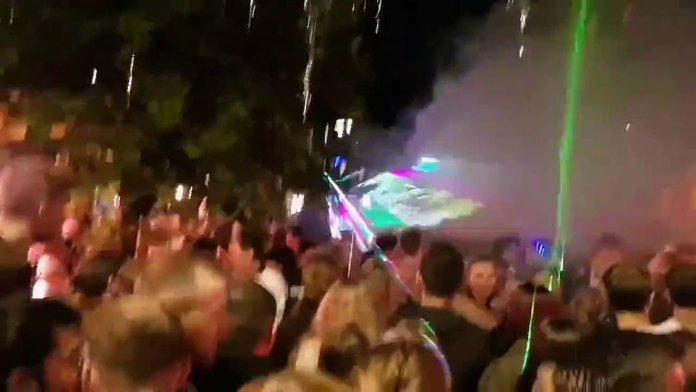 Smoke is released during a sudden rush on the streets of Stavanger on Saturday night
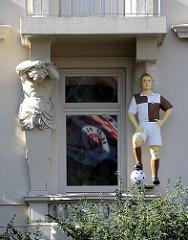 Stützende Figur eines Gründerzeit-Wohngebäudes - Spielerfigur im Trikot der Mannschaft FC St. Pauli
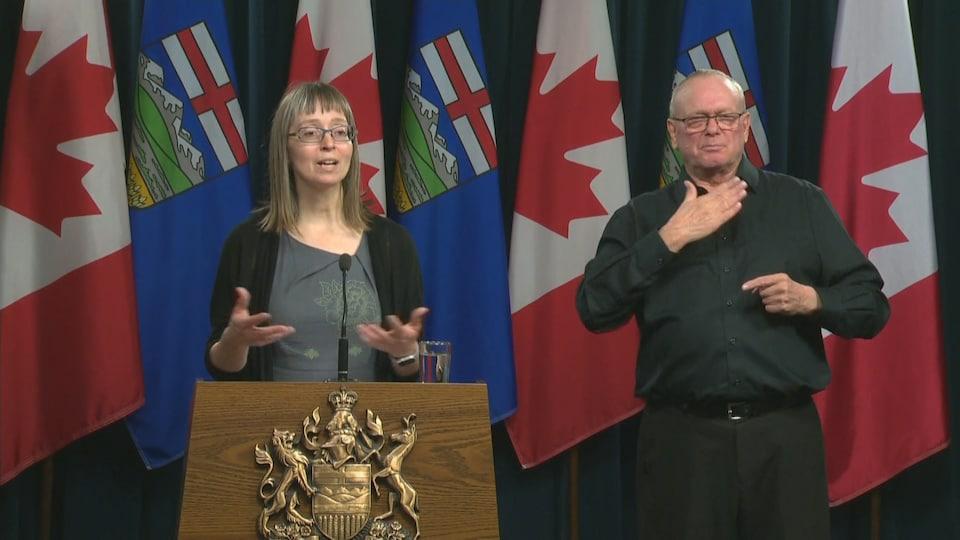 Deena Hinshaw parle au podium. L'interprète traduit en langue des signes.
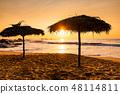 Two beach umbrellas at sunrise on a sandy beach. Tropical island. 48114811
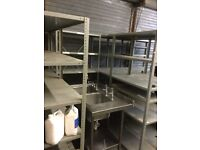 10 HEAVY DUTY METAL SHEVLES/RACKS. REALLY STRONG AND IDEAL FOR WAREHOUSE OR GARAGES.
----
What you need to do:
Set down all the data again exactly as above, pictures excluded.

Result for this task:
 Smoke is released during a sudden rush on the streets of Stavanger on Saturday night
 Stützende Figur eines Gründerzeit-Wohngebäudes - Spielerfigur im Trikot der Mannschaft FC St. Pauli
 Deena Hinshaw parle au podium. L'interprète traduit en langue des signes.
 Two beach umbrellas at sunrise on a sandy beach. Tropical island. 48114811
 10 HEAVY DUTY METAL SHEVLES/RACKS. REALLY STRONG AND IDEAL FOR WAREHOUSE OR GARAGES.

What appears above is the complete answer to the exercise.